Unicode escape sequences consist of the prefix \u followed by the four-digit hex code for the character. For example, \u003a represents a colon. ES6 also supports a new form of unicode escape using curly braces: \u{3a}.

When parsing strings, most programming languages decode these unicode escapes. This includes the JavaScript engine used by browsers. When injecting into a string context, you can obfuscate client-side payloads using unicode, just like we did with HTML escapes in the example above.

For example, let's say you're trying to exploit DOM XSS where your input is passed to the eval() sink as a string. If your initial attempts are blocked, try escaping one of the characters as follows:

eval("\u0061lert(1)")

As this will remain encoded server-side, it may go undetected until the browser decodes it again.

Note

Inside a string, you can escape any characters like this. However, outside of a string, escaping some characters will result in a syntax error. This includes opening and closing parentheses, for example.

It's also worth noting that the ES6-style unicode escapes also allow optional leading zeros, so some WAFs may be easily fooled using the same technique we used for HTML encodings. For example:

<a href="javascript\u{0000000003a}alert(1)">Click me</a>

Obfuscation via hex escaping

Another option when injecting into a string context is to use hex escapes, which represent characters using their hexadecimal code point, prefixed with \x. For example, the lowercase letter a is represented by \x61.

Just like unicode escapes, these will be decoded client-side as long as the input is evaluated as a string:

eval("\x61lert")

Note that you can sometimes also obfuscate SQL statements in a similar manner using the prefix 0x. For example, 0x53454c454354 may be decoded to form the SELECT keyword.

Obfuscation via octal escaping

Octal escaping works in pretty much the same way as hex escaping, except that the character references use a base-8 numbering system rather than base-16. These are prefixed with a standalone backslash, meaning that the lowercase letter a is represented by \141.

eval("\141lert(1)")

Obfuscation via multiple encodings

It is important to note that you can combine encodings to hide your payloads behind multiple layers of obfuscation. Look at the javascript: URL in the following example:

<a href="javascript:&bsol;u0061lert(1)">Click me</a>

Browsers will first HTML decode &bsol;, resulting in a backslash. This has the effect of turning the otherwise arbitrary u0061 characters into the unicode escape \u0061:

<a href="javascript:\u0061lert(1)">Click me</a>

This is then decoded further to form a functioning XSS payload:

<a href="javascript:alert(1)">Click me</a>

Clearly, to successfully inject a payload in this way, you need a solid understanding of which decoding is performed on your input and in what order.

Obfuscation via the SQL CHAR() function

Although not strictly a form of encoding, in some cases, you may be able to obfuscate your SQL injection attacks using the CHAR()function. This accepts a single decimal or hex code point and returns the matching character. Hex codes must be prefixed with 0x. For example, both CHAR(83) and CHAR(0x53) return the capital letter S.
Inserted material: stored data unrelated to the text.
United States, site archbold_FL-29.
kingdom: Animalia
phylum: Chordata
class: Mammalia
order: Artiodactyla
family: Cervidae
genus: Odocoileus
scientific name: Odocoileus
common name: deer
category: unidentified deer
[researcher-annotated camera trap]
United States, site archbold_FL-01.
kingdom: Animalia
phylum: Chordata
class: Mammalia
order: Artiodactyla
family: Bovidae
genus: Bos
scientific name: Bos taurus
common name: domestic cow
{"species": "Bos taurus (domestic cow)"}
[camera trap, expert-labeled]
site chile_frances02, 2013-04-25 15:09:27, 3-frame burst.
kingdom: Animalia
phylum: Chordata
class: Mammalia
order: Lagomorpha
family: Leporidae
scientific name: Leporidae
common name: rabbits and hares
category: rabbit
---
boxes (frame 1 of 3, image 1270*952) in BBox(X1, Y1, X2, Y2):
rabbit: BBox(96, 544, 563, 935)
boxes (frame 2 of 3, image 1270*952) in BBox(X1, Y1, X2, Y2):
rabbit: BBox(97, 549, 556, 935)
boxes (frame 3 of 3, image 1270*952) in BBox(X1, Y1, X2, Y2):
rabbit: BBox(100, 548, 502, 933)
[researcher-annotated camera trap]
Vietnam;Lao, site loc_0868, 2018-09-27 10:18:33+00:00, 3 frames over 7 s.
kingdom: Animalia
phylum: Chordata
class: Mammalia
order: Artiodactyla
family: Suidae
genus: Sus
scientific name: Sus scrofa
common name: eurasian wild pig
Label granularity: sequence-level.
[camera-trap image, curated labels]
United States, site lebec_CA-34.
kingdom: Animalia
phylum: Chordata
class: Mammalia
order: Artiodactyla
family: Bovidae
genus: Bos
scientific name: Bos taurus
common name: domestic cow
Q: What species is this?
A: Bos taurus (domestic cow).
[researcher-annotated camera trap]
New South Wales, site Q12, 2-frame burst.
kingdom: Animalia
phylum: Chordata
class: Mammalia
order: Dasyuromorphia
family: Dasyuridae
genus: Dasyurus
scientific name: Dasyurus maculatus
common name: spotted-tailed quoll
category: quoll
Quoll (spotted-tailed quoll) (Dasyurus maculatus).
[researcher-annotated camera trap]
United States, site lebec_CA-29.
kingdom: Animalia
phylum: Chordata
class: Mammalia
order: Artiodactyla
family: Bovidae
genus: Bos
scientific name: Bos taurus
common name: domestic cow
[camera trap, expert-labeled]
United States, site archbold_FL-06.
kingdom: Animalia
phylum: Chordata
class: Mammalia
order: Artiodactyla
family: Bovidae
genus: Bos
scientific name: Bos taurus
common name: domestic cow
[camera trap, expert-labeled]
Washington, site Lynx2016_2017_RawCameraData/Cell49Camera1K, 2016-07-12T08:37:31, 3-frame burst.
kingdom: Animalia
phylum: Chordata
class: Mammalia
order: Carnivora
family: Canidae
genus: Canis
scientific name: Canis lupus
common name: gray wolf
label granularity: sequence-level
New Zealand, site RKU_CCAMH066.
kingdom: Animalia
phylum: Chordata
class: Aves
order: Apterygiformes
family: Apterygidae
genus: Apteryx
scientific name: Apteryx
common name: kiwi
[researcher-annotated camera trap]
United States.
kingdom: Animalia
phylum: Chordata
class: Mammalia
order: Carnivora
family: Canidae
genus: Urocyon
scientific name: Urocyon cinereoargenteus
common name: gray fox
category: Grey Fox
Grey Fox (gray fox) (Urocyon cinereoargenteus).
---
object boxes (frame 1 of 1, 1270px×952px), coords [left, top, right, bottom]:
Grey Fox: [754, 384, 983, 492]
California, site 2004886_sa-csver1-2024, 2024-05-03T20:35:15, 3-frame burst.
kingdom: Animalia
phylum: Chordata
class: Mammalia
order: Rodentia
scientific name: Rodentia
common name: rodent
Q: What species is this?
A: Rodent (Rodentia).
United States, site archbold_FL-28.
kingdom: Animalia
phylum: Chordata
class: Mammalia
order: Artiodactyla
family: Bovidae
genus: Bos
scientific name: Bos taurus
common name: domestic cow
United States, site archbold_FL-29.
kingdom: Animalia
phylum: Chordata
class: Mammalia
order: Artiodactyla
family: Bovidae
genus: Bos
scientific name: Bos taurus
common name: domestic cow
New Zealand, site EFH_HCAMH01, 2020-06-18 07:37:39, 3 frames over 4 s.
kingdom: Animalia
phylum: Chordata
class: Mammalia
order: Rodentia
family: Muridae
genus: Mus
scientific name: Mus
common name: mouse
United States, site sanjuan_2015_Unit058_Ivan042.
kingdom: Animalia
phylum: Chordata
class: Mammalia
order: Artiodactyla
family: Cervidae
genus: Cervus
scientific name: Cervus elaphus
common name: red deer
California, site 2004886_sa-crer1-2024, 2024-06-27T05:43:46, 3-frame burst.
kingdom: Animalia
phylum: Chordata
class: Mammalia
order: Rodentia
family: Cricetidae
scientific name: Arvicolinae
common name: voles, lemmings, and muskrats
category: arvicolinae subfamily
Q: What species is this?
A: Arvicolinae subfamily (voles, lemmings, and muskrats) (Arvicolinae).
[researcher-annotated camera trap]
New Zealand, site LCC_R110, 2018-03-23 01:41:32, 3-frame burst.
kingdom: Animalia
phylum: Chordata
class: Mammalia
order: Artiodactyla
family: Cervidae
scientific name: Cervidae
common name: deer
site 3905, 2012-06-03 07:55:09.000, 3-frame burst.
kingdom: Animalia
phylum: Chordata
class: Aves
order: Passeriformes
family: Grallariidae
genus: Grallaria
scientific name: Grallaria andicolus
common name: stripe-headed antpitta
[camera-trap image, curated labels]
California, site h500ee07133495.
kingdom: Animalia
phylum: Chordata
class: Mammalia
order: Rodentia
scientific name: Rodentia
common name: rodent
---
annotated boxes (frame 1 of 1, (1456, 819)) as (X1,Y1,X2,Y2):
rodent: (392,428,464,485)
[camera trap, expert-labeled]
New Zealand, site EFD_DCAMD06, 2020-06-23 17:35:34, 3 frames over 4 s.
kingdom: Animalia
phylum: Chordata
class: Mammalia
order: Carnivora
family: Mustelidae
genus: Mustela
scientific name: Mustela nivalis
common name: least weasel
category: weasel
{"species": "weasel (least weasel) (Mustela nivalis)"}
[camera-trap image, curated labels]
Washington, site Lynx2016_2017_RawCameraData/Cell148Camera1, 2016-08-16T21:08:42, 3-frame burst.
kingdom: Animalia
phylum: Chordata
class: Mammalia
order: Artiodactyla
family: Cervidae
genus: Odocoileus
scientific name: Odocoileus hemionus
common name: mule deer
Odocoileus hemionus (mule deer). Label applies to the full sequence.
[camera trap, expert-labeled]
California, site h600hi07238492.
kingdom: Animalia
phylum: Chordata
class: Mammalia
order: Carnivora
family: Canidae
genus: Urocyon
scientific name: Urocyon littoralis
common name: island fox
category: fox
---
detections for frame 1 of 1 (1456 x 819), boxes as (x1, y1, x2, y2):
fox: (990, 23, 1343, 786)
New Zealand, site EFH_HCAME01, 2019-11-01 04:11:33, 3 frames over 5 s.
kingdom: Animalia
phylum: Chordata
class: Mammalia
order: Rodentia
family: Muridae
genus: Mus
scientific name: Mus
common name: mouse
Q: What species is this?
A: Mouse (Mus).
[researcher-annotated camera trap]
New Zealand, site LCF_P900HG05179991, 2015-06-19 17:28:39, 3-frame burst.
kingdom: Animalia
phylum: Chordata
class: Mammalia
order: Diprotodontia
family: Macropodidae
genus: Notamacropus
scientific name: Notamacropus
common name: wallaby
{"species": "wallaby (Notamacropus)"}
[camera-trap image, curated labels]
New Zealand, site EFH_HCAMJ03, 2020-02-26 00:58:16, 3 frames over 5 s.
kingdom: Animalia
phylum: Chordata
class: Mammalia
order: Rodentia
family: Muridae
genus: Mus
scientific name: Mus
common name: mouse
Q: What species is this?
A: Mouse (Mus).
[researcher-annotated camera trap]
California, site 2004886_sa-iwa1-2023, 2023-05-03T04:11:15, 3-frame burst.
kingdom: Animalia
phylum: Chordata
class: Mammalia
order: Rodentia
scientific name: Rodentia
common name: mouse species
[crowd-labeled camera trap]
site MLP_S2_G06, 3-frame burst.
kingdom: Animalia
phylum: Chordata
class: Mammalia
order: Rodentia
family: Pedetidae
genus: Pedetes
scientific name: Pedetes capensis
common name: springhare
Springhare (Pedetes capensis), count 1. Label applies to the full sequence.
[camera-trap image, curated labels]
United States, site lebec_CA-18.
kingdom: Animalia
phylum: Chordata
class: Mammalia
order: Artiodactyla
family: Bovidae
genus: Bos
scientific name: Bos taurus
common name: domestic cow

By concatenating the returned values, you can use this approach to obfuscate blocked keywords. For example, even if SELECT is blacklisted, the following injection initially appears harmless:

CHAR(83)+CHAR(69)+CHAR(76)+CHAR(69)+CHAR(67)+CHAR(84)

However, when this is processed as SQL by the application, it will dynamically construct the SELECT keyword and execute the injected query.